● READING PASSAGE
<<<<
As previously reported, the Irish record industry has been lobbying hard for new measures to help them crack down on illegal file-sharing similar to those being introduced in the UK, France and Spain, particularly as efforts through the Irish courts to force the internet service providers to police file-sharing in some way have all failed.

The labels did reach an out of court settlement with Ireland’s biggest ISP Eircom which resulted in the company voluntarily launching a three-strikes programme, but other net firms have so far refused to likewise voluntarily start sending out warning letters to customers suspected of file-sharing, meanwhile the Irish Data Protection Commissioner has been very critical of the Eircom system.

Following various false reports over the last year or so that the Irish government was about to announce new anti-piracy measures, everyone now seems certain proposals for a statutory instrument addressing the issue are likely to be published this month. It’s widely believed the government’s proposals will be for a fast-track injunctions system, making it easier for rights owners to get injunctions to force ISPs to block access to copyright infringing sites, similar to new anti-piracy measures being introduced in Spain, and distinct from the three-strikes style systems being adopted in the UK and France.

The fact that we are still awaiting those proposals makes it a little odd that EMI Ireland boss Willie Kavanagh chose to hit out at ministers on this issue this week, and even more so that he and the other majors would launch presumably expensive litigation. Presumably they suspect political types plan to procrastinate on this issue, and/or publish lacklustre proposals that won’t achieve the record industry’s aims for a crack down on piracy. Though we don’t really know that.

The lawsuit against the Irish government seemingly focuses on the country’s obligations under European law, and claims ministers have failed to fulfil EU obligations to help content owners protect their rights online, though the exact nature of their legal arguments is not yet clear, and the Irish Recorded Music Association is yet to comment on the action. Quite what the litigation will mean for the Irish government’s plan to publish their proposals for new anti-piracy rules later this month remains to be seen.
>>>>
● DATA SECTION
<<<<
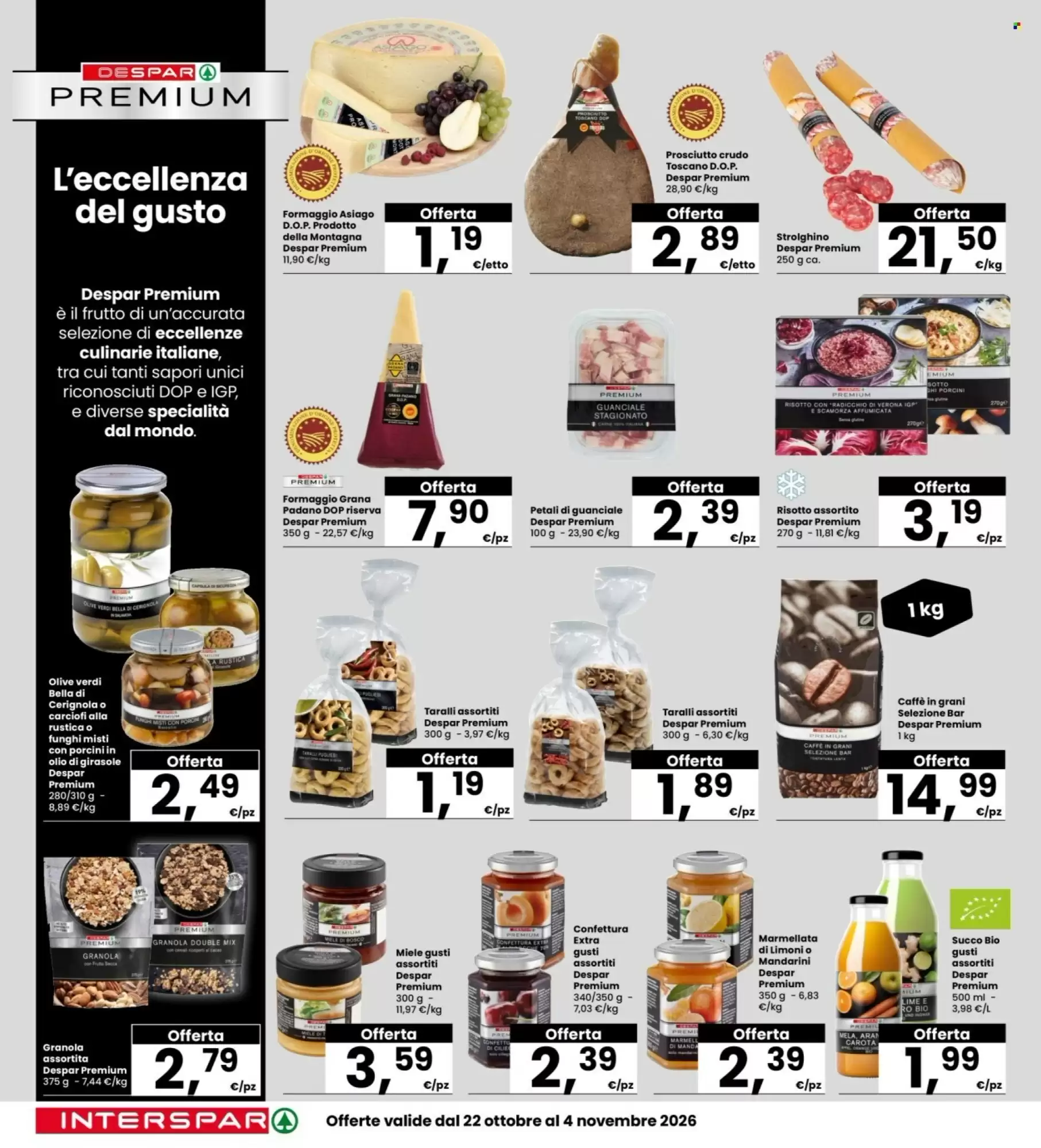 Volantino promozionale Interspar  valide dal 22/10/2026 - Pagina 20.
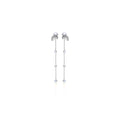 Goddes Collection Sterling Silver 925 Dangling Earrings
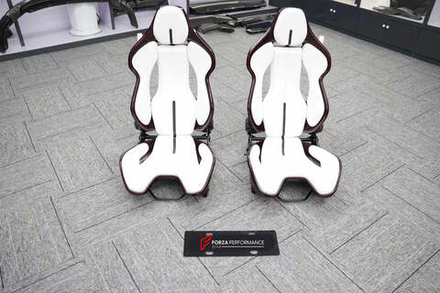 Карбоновые ковшевые кресла LWCB для FERRARI Феррари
>>>>
● INSTRUCTION
Reproduce the part of the passage on Irish anti-piracy measures that opens with the words "As previously reported, the" and closes with "the Eircom system.". The listing comes from a different source than the passage on Irish anti-piracy measures.

● WRITTEN RESPONSE
As previously reported, the Irish record industry has been lobbying hard for new measures to help them crack down on illegal file-sharing similar to those being introduced in the UK, France and Spain, particularly as efforts through the Irish courts to force the internet service providers to police file-sharing in some way have all failed.

The labels did reach an out of court settlement with Ireland’s biggest ISP Eircom which resulted in the company voluntarily launching a three-strikes programme, but other net firms have so far refused to likewise voluntarily start sending out warning letters to customers suspected of file-sharing, meanwhile the Irish Data Protection Commissioner has been very critical of the Eircom system.